§ Instructions for the task
Continue the passage about the Qu'Appelle Indian Residential School from where it stops.

§ Text passage

━━━━━━━━

The healing centre is located on the same grounds where the Qu'Appelle Indian Residential School, also known as St. Paul's Residential High School, was once located. The Roman Catholic Church ran the school from 1884 to 1969.

About 24,000 Aboriginal students from the province attended the school during those years, said Lafrance. Many of the children were subject to physical, emotional and sexual abuse during their stay in the school. And months away from family inflicted its own damage as well.

"The schools ruined many family bonds," Lafrance said. "Imagine a five or six-year-old child taken away from his or her parents, who aren't allowed to see their child until the summer. There was no contact with the family at all.

"If you were a boy and had a sister at the school, you weren't allowed to speak to her or meet her. You had no sense of family. And if you weren't taught as a child how to be raised by your parents, how could you know what to do when you became a parent?"

The institution was a school in name alone, she added, failing to educate the students in its charge.

"Many of our Elders and others who went through the school say that they had the same textbooks for four or five grades. It was as though the people who ran the school had no interest in providing the students with an education."

The federal government took over control of the school in 1970. The Touchwood File Hills Qu'Appelle Tribal Council, and later the Star Blanket First Nation, gradually assumed more responsibility for its operation throughout the 1970s and 1980s.

━━━━━━━━

§ Source material

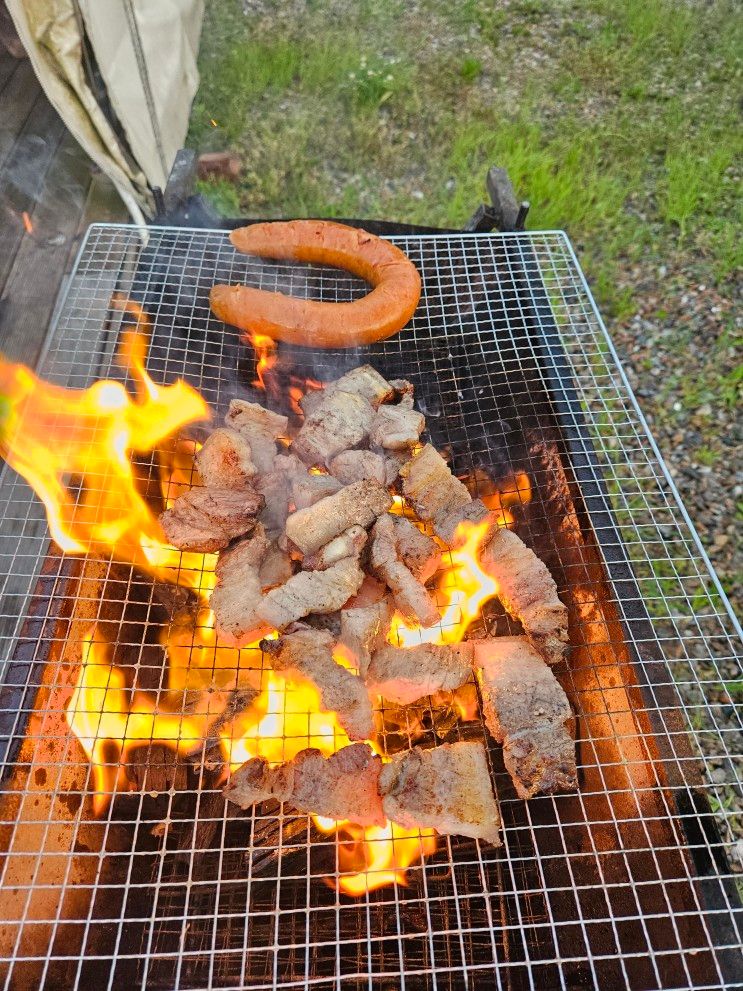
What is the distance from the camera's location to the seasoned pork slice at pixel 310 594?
8.32 feet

━━━━━━━━

§ Answer section
Renamed the White Calf Collegiate (WCC), the school operated until 1999, when the band closed the school and tore down most of the buildings. Only the Lebret Eagledome hockey arena, a dormitory originally built as a residence for players of the now-defunct Lebret Eagles hockey club, and the WCC gymnasium remain, along with several portable trailers that now house the healing centre's staff.

"The chief and council of the Star Blanket First Nation wanted more treatment programs for those who went through residential schools," said Lafrance, explaining why the decision was made to transform the former school into a place of healing.

"From our experience, the legacy of the residential schools has created more issues than the use of drugs, drinking and crime. Those are caused by underlying issues. And those underlying issues can be traced back to the legacy of residential schools," she added.

"If you don't understand what has happened to our society from the residential schools, the same mistakes will be made by our people."

Slated to run for the next two years on a $1 million budget from the Aboriginal Healing Foundation, the healing centre will offer safe healing processes using community-based holistic techniques.

These would include visits from Elders, sweats, pipe ceremonies, feasts, talking and healing circles and other traditional cultural practices, she said.

In order to treat people whose lives were harmed by the residential schools, such facilities must reintroduce Aboriginal people to their traditional culture, Lafrance said.

Many people who are in trouble with the law, who have problems with alcohol or drug abuse, or who are in the midst of a family breakdown may not understand that how their experiences with the residential school system-or their parents or grandparents' experiences-have affected their lives.

"If you spent your childhood in a place where you weren't allowed to worship inyour own way or speak your own language, you grow up with a sense of shame of who you are as a person," she said.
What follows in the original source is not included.